In June of 1812, Napoleon set off to invade Russia with one of the largest armies the world had ever seen.
Six months later, a mere fraction of Napoleon’s army — perhaps as little as 5% — hobbled home across the Niemen River.
Historians have long wondered how one of the world’s most brilliant generals could have failed so spectacularly. After all, Napoleon lost relatively few men in battle. Most blamed the army’s poor logistics, or the bitter Russian winter.
But Carl von Clausewitz, the noted Prussian military theorist, blamed another culprit: communicable disease.
As the Prussian notes in his seminal work, “On War,” Napoleon began his campaign in June with a center army nearly 300,000 men strong. Less than two months later, he had lost nearly a third of his fighting strength, without even having fought a major battle. Indeed, Clausewitz notes, “It is not unusual that a victorious army suffers greater losses from sickness than from battle.”
Napoleon was hardly unique. Armies have traditionally succumbed more to illness than anything else.
Little mentioned in military history, however, is how preventive medicine, or a lack thereof, has had a dramatic impact on the battlefield.
During the American Revolution, Britain’s Royal Navy was unable to sustain its blockade of France for more than a few weeks at a time, following the latter’s entry into America’s war of independence after the Battle of Saratoga. French troopships, loaded with men and material, routinely landed in the New World, where they had a decisive impact on the campaign.
How could the French slip past the British blockade so easily? Simple. The Royal Navy could only remain at sea for a few weeks before British sailors became crippled with disease, most notably, scurvy.
Towards the end of the Revolutionary War, physicians within the Royal Navy ushered in remarkable improvements in preventive medicine. One doctor, having observed the rapid spread of communicable disease, instituted a thorough sanitation program, ordering living quarters scrubbed, and bedding aired out during the day.

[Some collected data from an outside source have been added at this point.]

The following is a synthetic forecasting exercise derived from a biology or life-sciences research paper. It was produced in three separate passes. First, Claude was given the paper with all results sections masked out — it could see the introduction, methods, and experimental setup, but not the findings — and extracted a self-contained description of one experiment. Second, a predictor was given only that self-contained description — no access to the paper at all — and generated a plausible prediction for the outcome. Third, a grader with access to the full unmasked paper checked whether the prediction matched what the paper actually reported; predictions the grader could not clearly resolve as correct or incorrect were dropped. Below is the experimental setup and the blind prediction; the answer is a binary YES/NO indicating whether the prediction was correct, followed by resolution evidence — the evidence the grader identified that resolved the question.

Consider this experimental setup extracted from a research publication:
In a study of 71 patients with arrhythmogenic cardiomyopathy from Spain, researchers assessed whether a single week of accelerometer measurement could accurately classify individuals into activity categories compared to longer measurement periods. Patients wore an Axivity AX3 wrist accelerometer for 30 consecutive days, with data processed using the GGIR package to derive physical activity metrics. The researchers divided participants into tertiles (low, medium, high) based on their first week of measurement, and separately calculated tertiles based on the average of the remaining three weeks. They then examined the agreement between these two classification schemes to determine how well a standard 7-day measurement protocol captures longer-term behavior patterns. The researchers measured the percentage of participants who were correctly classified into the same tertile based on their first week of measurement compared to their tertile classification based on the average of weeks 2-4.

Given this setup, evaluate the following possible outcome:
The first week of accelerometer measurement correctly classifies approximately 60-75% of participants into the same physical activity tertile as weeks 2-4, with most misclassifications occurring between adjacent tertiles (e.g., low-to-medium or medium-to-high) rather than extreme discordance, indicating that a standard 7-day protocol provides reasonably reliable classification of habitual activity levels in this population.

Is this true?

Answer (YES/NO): NO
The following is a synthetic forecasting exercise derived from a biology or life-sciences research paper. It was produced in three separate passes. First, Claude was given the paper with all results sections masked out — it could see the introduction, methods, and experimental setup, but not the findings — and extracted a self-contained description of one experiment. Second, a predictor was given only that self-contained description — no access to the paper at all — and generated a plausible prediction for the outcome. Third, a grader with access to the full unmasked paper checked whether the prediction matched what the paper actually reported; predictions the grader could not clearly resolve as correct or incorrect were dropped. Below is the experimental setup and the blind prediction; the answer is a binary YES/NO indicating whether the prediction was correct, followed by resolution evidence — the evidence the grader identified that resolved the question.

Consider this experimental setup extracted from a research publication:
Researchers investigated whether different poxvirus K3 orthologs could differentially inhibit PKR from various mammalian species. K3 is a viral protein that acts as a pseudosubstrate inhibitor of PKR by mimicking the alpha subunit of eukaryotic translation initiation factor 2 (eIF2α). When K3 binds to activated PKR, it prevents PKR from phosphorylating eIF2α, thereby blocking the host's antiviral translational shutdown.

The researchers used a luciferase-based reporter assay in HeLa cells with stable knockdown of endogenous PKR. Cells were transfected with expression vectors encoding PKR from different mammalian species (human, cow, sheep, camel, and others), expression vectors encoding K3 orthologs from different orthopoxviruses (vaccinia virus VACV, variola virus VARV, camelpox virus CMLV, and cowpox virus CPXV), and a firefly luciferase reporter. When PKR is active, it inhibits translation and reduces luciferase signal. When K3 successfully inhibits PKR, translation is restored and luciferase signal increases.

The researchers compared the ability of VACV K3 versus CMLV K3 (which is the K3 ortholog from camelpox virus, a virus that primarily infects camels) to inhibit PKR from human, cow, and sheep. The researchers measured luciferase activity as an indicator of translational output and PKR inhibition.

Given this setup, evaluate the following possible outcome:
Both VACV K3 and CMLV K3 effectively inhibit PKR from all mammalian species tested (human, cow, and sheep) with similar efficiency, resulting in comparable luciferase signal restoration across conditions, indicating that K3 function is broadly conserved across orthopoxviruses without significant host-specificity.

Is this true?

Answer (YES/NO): NO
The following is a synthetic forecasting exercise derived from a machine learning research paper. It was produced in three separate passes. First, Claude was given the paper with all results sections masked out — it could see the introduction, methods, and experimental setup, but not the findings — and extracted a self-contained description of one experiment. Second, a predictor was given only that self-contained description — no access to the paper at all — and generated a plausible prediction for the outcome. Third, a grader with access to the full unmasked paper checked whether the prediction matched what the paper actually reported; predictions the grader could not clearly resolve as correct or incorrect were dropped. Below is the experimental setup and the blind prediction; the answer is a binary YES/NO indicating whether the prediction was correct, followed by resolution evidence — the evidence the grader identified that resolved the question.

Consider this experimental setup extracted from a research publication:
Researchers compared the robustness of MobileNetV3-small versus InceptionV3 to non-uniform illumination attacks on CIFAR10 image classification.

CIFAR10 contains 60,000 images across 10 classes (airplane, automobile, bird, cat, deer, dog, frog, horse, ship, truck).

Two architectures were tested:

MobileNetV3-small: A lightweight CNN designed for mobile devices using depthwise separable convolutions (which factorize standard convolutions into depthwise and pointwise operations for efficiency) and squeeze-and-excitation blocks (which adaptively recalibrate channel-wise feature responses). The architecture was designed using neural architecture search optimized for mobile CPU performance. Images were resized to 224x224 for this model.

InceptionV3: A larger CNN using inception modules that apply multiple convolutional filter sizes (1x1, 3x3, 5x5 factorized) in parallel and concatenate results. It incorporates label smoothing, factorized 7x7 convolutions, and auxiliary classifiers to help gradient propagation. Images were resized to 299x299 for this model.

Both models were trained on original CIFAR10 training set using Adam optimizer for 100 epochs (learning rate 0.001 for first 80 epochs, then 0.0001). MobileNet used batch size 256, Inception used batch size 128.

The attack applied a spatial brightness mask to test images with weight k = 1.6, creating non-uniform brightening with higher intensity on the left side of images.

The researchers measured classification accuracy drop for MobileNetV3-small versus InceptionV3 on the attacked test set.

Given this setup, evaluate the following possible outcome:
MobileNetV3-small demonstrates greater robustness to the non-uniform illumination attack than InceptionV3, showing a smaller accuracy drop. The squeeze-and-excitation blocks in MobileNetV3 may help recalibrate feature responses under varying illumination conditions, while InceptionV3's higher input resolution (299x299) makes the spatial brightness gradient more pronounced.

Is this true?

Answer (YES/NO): NO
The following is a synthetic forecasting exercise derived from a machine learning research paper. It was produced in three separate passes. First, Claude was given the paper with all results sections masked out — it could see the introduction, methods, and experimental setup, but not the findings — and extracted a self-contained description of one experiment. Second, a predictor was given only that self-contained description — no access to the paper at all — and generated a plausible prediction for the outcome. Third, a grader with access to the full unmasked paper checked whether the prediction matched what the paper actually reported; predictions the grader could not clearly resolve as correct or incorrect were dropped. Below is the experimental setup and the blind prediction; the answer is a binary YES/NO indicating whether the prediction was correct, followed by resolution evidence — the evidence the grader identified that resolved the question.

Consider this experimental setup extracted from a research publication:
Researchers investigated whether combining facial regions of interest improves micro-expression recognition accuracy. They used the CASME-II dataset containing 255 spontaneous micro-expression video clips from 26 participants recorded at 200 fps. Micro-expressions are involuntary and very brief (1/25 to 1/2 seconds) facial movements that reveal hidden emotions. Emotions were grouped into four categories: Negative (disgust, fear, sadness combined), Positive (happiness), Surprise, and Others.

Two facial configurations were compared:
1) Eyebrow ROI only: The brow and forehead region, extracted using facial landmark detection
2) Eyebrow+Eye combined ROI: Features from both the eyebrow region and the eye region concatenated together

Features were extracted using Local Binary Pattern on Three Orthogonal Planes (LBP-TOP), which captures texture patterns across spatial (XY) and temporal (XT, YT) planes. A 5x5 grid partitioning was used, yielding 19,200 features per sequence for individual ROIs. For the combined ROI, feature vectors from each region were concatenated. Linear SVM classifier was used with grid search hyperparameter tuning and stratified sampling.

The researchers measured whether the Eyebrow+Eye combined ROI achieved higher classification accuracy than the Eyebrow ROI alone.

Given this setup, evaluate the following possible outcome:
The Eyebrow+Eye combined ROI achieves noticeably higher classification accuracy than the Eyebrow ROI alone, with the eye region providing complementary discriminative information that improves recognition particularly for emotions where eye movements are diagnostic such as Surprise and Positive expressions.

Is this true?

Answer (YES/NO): NO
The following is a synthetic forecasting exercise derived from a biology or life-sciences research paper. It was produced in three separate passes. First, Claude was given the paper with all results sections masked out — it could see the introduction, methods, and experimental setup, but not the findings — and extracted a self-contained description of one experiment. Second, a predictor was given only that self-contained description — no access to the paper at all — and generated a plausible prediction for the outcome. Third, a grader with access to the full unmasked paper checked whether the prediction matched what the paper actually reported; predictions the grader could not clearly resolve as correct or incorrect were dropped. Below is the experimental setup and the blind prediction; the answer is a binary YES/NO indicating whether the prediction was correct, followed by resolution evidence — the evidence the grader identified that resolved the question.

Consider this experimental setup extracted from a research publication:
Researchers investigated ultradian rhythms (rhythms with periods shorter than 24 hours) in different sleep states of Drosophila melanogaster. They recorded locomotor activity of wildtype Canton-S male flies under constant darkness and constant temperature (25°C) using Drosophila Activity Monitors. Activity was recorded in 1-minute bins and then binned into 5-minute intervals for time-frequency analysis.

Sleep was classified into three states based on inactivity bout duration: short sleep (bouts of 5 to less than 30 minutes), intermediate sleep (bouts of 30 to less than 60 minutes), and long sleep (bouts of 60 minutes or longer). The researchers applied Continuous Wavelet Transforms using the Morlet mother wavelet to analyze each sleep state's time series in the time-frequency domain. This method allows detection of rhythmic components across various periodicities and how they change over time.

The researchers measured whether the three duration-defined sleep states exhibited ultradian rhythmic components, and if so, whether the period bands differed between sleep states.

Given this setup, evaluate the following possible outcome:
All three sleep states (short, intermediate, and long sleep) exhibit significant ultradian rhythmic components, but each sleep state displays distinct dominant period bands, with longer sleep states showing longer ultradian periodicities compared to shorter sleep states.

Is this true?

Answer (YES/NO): NO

The Royal Navy’s advancements in basic sanitation were coupled with improvements in sailors’ diets. As described by Piers Macksey in his book “The War for America: 1775-1783,” by the mid-18th century, doctors had established a link between lemon juice, which contained vitamin C, and the prevention of scurvy. In fact, Captain James Cook had circumnavigated the world in 1775 without losing a single sailor to the disease.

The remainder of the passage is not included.